====== SOURCE MATERIAL
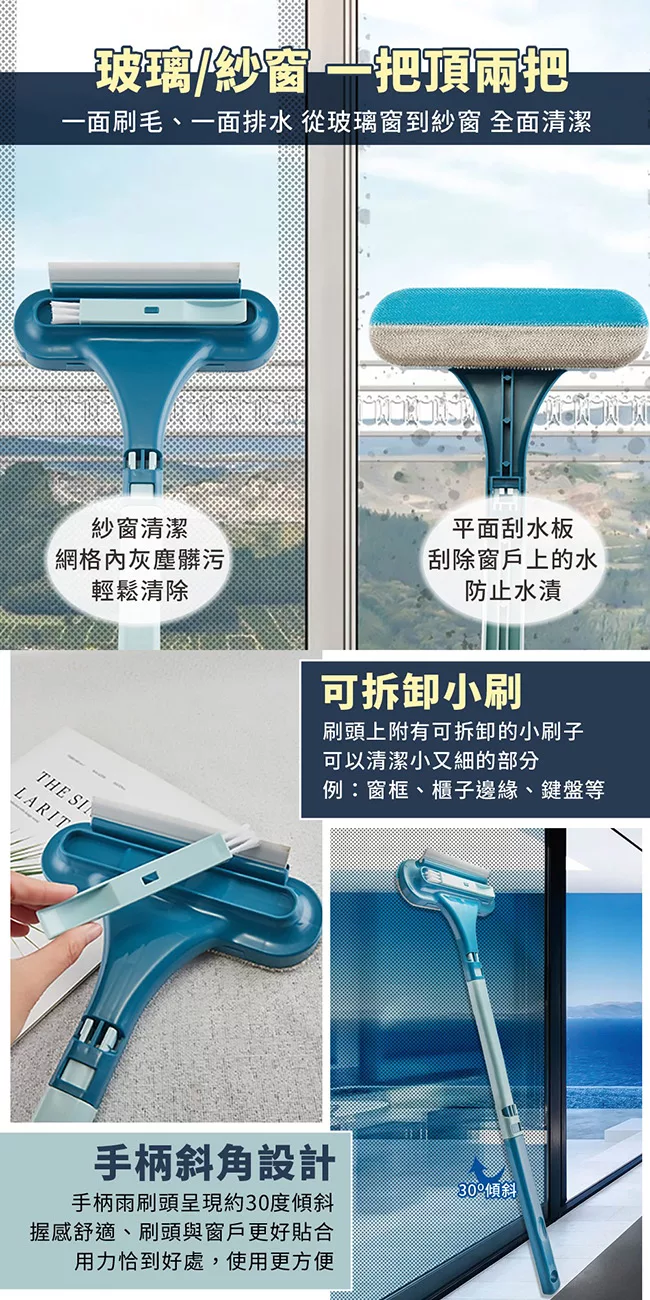 玻璃/紗窗 一把頂兩把

一面刷毛、一面排水 從玻璃窗到紗窗 全面清潔

紗窗清潔
網格內灰塵髒污
輕鬆清除

平面刮水板
刮除窗戶上的水
防止水漬

可拆卸小刷

刷頭上附有可拆卸的小刷子
可以清潔小又細的部分
例：窗框、櫃子邊緣、鍵盤等

THE SI
LARIT

手柄斜角設計

手柄雨刷頭呈現約30度傾斜
握感舒適、刷頭與窗戶更好貼合
用力恰到好處，使用更方便

30°傾斜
============
WORK ITEM: The answer is the full listing above, reproduced character for character, minus its images.

TASK SOLUTION:
 玻璃/紗窗 一把頂兩把

一面刷毛、一面排水 從玻璃窗到紗窗 全面清潔

紗窗清潔
網格內灰塵髒污
輕鬆清除

平面刮水板
刮除窗戶上的水
防止水漬

可拆卸小刷

刷頭上附有可拆卸的小刷子
可以清潔小又細的部分
例：窗框、櫃子邊緣、鍵盤等

THE SI
LARIT

手柄斜角設計

手柄雨刷頭呈現約30度傾斜
握感舒適、刷頭與窗戶更好貼合
用力恰到好處，使用更方便

30°傾斜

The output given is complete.